Allergologia et Immunopathologia ( IF 1.8 ) Pub Date : 2021-09-01 , DOI: 10.15586/aei.v49i5.482 Junfang Ju 1 , Yingchun He 2
Allergologia et Immunopathologia ( IF 1.8 ) Pub Date : 2021-09-01 , DOI: 10.15586/aei.v49i5.482 Junfang Ju 1 , Yingchun He 2
Affiliation
BACKGROUND
Chronic obstructive pulmonary disease (COPD) is related to inflammation and obstruction of the lungs and airways. Protein arginine methyltransferase 5 (PRMT5) that promotes arginine methylation of histones is associated with inflammation of endothelial cell and is implicated in lung branching morphogenesis and progression of lung cancer. The mechanism of PRMT5 in inflammatory response of COPD was explored in this study.
METHODS
Human bronchial epithelial cells, 16HBE, were treated with cigarette smoke extract for 24 h to establish cell model of COPD. Cell viability was examined by MTT assay. Western blot and reverse transcription-quantitative polymerase chain reaction (RT-qPCR) assays were used to explore expression of PRMT5. Expression of Interleukin (IL)-6, IL-8, tumor necrosis factor-α (TNF-α), and IL-1β were investigated by enzyme-linked-ithe mmunosorbent serologic assay.
RESULTS
Cigarette smoke extract treatment induced cytotoxity of 16HBE with reduced cell viability. PRMT5 was enhanced in cigarette smoke extract-induced 16HBE. Knockdown of PRMT5 increased cell viability of cigarette smoke extract-induced 16HBE, and attenuated cigarette smoke extract-induced increase of IL-6, IL-8, TNF-α, and IL-1β. Up-regulation of C-X-C Motif Chemokine 10 (CXCL10) in cigarette smoke extract-induced 16HBE was restored by knockdown of PRMT5. Over-expression of CXCL10 counteracted with the suppressive effect of PRMT5 silence on expression of IL-6, IL-8, TNF-α, and IL-1β. Moreover, PRMT5 silence-induced increase of cell viability in cigarette smoke extract-induced 16HBE was reversed by over-expression of CXCL10.
CONCLUSION
Knockdown of PRMT5 promoted cell viability of cigarette smoke extract-induced 16HBE, and reduced inflammation through down-regulation of CXCL10.
中文翻译:
PRMT5 通过上调 CXCL10 促进香烟烟雾提取物诱导的支气管上皮细胞的炎症。

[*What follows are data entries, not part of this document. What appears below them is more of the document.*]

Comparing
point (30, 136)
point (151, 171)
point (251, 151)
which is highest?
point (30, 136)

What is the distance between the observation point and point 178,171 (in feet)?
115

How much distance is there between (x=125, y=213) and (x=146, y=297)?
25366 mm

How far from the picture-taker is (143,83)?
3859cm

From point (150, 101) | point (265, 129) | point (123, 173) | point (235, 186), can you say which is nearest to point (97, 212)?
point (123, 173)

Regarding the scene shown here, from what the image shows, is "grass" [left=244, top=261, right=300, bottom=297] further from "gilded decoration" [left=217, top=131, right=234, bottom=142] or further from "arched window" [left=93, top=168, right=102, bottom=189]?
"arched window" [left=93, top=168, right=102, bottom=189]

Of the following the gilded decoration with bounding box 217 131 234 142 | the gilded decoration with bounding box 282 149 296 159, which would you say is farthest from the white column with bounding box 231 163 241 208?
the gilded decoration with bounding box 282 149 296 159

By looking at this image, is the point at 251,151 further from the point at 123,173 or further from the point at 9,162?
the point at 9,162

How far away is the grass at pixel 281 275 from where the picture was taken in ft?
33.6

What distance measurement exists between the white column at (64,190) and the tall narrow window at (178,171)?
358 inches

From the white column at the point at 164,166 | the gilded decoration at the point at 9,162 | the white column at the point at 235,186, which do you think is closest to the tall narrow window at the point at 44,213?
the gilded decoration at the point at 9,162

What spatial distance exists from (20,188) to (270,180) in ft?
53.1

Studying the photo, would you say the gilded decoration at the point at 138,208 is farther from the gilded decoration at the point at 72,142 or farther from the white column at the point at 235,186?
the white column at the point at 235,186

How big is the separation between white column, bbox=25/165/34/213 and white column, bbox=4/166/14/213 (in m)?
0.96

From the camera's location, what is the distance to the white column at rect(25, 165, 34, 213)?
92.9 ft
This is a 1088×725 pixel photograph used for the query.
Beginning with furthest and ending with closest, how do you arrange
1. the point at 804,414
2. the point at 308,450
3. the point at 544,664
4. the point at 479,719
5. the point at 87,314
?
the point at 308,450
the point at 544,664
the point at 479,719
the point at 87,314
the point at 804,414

背景技术慢性阻塞性肺病(COPD)与肺部和气道的炎症和阻塞有关。促进组蛋白精氨酸甲基化的蛋白质精氨酸甲基转移酶 5 (PRMT5) 与内皮细胞的炎症相关,并与肺癌的肺分支形态发生和进展有关。本研究探讨PRMT5在COPD炎症反应中的作用机制。方法用香烟烟雾提取物处理人支气管上皮细胞16HBE 24 h建立COPD细胞模型。通过MTT测定检查细胞活力。使用蛋白质印迹和逆转录定量聚合酶链反应 (RT-qPCR) 测定来探索 PRMT5 的表达。白细胞介素(IL)-6、IL-8、肿瘤坏死因子-α(TNF-α)的表达,通过酶联免疫吸附血清学测定研究了IL-1β和IL-1β。结果 香烟烟雾提取物处理诱导 16HBE 的细胞毒性,降低细胞活力。PRMT5 在香烟烟雾提取物诱导的 16HBE 中增强。PRMT5 的敲低增加了香烟烟雾提取物诱导的 16HBE 的细胞活力,并减弱了香烟烟雾提取物诱导的 IL-6、IL-8、TNF-α 和 IL-1β 的增加。通过 PRMT5 的敲低恢复了香烟烟雾提取物诱导的 16HBE 中 CXC 基序趋化因子 10 (CXCL10) 的上调。CXCL10 的过表达抵消了 PRMT5 沉默对 IL-6、IL-8、TNF-α 和 IL-1β 表达的抑制作用。此外,在香烟烟雾提取物诱导的 16HBE 中,PRMT5 沉默诱导的细胞活力增加被 CXCL10 的过表达逆转。
更新日期:2021-09-01
中文翻译:
PRMT5 通过上调 CXCL10 促进香烟烟雾提取物诱导的支气管上皮细胞的炎症。

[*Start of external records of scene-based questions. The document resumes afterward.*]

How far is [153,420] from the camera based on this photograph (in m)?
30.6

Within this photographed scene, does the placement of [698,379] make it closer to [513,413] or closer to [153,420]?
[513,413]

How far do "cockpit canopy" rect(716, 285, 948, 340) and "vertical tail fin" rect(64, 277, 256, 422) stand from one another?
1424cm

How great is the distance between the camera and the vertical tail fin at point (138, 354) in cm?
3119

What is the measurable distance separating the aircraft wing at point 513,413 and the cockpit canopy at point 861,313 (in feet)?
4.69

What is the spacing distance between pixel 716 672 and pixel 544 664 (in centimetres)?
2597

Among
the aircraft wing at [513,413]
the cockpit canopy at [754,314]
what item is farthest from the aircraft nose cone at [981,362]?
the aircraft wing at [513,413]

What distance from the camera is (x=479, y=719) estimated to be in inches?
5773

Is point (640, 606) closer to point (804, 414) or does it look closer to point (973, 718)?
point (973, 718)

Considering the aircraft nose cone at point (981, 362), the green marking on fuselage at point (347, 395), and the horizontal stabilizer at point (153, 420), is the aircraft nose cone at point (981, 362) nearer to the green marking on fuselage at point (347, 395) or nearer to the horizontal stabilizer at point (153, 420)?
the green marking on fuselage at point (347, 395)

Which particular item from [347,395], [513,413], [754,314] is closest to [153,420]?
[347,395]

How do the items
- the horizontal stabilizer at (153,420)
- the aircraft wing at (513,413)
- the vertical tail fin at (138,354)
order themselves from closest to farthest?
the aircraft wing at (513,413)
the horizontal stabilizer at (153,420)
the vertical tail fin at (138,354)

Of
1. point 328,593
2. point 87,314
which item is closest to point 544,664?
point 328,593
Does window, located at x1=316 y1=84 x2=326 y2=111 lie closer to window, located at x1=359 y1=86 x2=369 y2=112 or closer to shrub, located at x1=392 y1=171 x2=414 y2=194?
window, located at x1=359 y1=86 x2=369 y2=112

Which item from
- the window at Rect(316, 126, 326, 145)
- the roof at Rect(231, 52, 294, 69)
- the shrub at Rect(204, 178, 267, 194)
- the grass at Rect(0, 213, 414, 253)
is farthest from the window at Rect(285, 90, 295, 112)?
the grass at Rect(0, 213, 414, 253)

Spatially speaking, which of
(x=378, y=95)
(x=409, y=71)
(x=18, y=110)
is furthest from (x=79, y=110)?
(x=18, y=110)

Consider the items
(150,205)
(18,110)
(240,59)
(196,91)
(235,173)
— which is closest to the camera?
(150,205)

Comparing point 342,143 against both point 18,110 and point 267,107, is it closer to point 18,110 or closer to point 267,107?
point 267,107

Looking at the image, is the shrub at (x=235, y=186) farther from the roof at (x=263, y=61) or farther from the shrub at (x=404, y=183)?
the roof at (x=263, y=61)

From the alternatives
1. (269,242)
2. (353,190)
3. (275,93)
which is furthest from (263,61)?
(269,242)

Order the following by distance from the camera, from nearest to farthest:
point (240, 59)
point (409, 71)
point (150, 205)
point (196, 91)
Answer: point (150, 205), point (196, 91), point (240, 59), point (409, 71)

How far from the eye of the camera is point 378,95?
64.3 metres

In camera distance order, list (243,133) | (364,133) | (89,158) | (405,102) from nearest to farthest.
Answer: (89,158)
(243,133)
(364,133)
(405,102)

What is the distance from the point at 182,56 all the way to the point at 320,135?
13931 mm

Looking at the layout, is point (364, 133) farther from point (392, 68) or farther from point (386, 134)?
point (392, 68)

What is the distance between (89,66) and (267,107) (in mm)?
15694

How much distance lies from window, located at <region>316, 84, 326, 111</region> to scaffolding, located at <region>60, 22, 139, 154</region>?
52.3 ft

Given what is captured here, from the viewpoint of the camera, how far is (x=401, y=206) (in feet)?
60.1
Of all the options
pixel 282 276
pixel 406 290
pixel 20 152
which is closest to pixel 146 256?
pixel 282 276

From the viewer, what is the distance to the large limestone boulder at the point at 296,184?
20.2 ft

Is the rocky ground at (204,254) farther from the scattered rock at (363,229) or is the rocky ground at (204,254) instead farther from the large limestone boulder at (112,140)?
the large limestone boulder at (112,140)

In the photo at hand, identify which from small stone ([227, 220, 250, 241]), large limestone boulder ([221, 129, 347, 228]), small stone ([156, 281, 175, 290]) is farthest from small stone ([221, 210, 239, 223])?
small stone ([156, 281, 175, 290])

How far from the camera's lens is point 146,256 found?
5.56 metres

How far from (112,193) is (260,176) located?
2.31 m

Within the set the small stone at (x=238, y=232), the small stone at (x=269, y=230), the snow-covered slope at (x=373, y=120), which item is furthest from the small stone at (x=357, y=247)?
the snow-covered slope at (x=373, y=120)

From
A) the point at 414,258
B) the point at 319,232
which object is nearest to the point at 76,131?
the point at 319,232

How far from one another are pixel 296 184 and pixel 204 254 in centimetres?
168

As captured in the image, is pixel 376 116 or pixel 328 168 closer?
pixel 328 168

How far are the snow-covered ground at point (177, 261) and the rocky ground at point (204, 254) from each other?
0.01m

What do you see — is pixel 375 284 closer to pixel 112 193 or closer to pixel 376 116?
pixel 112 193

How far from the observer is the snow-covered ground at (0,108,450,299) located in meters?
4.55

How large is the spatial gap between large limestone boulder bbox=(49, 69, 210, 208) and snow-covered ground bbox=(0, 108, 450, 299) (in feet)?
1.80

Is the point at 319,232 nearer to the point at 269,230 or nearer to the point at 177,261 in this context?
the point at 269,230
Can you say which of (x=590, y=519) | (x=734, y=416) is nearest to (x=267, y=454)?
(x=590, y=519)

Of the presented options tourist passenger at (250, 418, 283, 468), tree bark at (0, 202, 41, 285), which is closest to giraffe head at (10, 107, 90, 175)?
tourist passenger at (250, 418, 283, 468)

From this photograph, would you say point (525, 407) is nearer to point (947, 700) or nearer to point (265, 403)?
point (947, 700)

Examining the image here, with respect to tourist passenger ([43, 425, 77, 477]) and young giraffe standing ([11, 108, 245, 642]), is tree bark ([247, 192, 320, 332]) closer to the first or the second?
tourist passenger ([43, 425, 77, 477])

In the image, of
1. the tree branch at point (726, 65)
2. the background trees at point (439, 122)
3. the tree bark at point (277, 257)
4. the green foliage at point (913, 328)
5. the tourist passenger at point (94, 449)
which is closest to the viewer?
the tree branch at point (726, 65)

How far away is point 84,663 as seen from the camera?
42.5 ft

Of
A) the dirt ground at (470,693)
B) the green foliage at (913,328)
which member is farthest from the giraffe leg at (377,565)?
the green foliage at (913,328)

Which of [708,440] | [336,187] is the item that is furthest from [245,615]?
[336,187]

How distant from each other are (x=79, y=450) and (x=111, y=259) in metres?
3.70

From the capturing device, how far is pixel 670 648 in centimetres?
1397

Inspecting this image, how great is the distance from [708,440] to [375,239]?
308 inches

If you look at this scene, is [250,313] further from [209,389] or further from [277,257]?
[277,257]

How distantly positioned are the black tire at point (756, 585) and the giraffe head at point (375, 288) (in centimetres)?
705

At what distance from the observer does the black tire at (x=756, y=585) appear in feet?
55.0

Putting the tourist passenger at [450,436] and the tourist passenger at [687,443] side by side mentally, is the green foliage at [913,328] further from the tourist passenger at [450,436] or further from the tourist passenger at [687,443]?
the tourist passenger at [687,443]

背景技术慢性阻塞性肺病(COPD)与肺部和气道的炎症和阻塞有关。促进组蛋白精氨酸甲基化的蛋白质精氨酸甲基转移酶 5 (PRMT5) 与内皮细胞的炎症相关,并与肺癌的肺分支形态发生和进展有关。本研究探讨PRMT5在COPD炎症反应中的作用机制。方法用香烟烟雾提取物处理人支气管上皮细胞16HBE 24 h建立COPD细胞模型。通过MTT测定检查细胞活力。使用蛋白质印迹和逆转录定量聚合酶链反应 (RT-qPCR) 测定来探索 PRMT5 的表达。白细胞介素(IL)-6、IL-8、肿瘤坏死因子-α(TNF-α)的表达,通过酶联免疫吸附血清学测定研究了IL-1β和IL-1β。结果 香烟烟雾提取物处理诱导 16HBE 的细胞毒性,降低细胞活力。PRMT5 在香烟烟雾提取物诱导的 16HBE 中增强。PRMT5 的敲低增加了香烟烟雾提取物诱导的 16HBE 的细胞活力,并减弱了香烟烟雾提取物诱导的 IL-6、IL-8、TNF-α 和 IL-1β 的增加。通过 PRMT5 的敲低恢复了香烟烟雾提取物诱导的 16HBE 中 CXC 基序趋化因子 10 (CXCL10) 的上调。CXCL10 的过表达抵消了 PRMT5 沉默对 IL-6、IL-8、TNF-α 和 IL-1β 表达的抑制作用。此外,在香烟烟雾提取物诱导的 16HBE 中,PRMT5 沉默诱导的细胞活力增加被 CXCL10 的过表达逆转。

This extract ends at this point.